TASK STATEMENT. Copy out each of the lines below exactly as they appear.

SOURCE DATA.

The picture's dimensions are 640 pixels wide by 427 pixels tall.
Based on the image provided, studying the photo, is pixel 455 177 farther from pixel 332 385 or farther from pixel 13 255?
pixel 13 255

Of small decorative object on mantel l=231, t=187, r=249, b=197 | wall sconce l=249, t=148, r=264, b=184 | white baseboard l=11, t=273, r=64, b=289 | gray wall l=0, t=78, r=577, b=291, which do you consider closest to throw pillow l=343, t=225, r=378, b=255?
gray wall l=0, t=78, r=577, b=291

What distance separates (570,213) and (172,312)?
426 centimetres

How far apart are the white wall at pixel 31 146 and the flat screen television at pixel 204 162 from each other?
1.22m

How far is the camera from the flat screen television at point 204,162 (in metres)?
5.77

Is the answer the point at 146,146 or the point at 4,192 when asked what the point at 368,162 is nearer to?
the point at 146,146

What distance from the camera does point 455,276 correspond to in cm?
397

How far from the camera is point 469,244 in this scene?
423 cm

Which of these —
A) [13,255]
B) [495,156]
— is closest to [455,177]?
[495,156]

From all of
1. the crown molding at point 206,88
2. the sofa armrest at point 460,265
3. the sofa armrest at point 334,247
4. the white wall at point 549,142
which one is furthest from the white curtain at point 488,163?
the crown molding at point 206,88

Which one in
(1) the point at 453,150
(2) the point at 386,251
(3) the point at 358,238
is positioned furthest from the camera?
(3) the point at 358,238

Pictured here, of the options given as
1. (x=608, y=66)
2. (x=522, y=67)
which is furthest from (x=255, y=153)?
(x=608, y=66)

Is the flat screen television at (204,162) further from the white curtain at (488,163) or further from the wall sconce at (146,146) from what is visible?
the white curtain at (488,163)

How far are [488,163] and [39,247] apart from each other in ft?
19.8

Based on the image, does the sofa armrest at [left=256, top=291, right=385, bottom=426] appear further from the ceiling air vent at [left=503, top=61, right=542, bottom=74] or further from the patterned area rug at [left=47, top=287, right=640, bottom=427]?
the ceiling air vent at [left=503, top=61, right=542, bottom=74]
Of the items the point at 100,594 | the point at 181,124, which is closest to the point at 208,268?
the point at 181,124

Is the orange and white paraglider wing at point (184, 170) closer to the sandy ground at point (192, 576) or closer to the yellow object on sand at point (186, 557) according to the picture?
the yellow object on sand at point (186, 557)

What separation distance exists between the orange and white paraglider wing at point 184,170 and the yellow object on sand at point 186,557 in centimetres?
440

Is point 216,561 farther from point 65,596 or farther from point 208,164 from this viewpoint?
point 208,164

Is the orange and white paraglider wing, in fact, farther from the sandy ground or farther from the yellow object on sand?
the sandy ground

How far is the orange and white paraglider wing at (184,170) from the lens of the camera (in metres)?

ANSWER TO THE EXERCISE.
The picture's dimensions are 640 pixels wide by 427 pixels tall.
Based on the image provided, studying the photo, is pixel 455 177 farther from pixel 332 385 or farther from pixel 13 255?
pixel 13 255

Of small decorative object on mantel l=231, t=187, r=249, b=197 | wall sconce l=249, t=148, r=264, b=184 | white baseboard l=11, t=273, r=64, b=289 | gray wall l=0, t=78, r=577, b=291, which do you consider closest to throw pillow l=343, t=225, r=378, b=255?
gray wall l=0, t=78, r=577, b=291

What distance separates (570,213) and (172,312)?
426 centimetres

How far apart are the white wall at pixel 31 146 and the flat screen television at pixel 204 162 from each other?
1.22m

How far is the camera from the flat screen television at point 204,162 (in metres)?
5.77

Is the answer the point at 146,146 or the point at 4,192 when asked what the point at 368,162 is nearer to?
the point at 146,146

What distance from the camera does point 455,276 correspond to in cm?
397

How far from the camera is point 469,244 in this scene?
423 cm

Which of these —
A) [13,255]
B) [495,156]
— is closest to [455,177]?
[495,156]

From all of
1. the crown molding at point 206,88
2. the sofa armrest at point 460,265
3. the sofa armrest at point 334,247
4. the white wall at point 549,142
which one is furthest from the white curtain at point 488,163?
the crown molding at point 206,88

Which one in
(1) the point at 453,150
(2) the point at 386,251
(3) the point at 358,238
is positioned furthest from the camera?
(3) the point at 358,238

Pictured here, of the options given as
1. (x=608, y=66)
2. (x=522, y=67)
which is furthest from (x=255, y=153)?
(x=608, y=66)

Is the flat screen television at (204,162) further from the white curtain at (488,163) or further from the wall sconce at (146,146) from what is visible?
the white curtain at (488,163)

How far are [488,163] and [39,247] apart from each other in ft?
19.8

Based on the image, does the sofa armrest at [left=256, top=291, right=385, bottom=426] appear further from the ceiling air vent at [left=503, top=61, right=542, bottom=74] or further from the patterned area rug at [left=47, top=287, right=640, bottom=427]?
the ceiling air vent at [left=503, top=61, right=542, bottom=74]
Of the items the point at 100,594 | the point at 181,124, which is closest to the point at 208,268?
the point at 181,124

Is the orange and white paraglider wing at point (184, 170) closer to the sandy ground at point (192, 576) or closer to the yellow object on sand at point (186, 557) according to the picture?
the yellow object on sand at point (186, 557)

What separation distance exists between the orange and white paraglider wing at point 184,170 and the yellow object on sand at point 186,557 in centimetres?
440

Is point 216,561 farther from point 65,596 or farther from point 208,164 from this viewpoint?
point 208,164

Is the orange and white paraglider wing, in fact, farther from the sandy ground or farther from the yellow object on sand?
the sandy ground

How far is the orange and white paraglider wing at (184,170) from the lens of the camera (in metres)?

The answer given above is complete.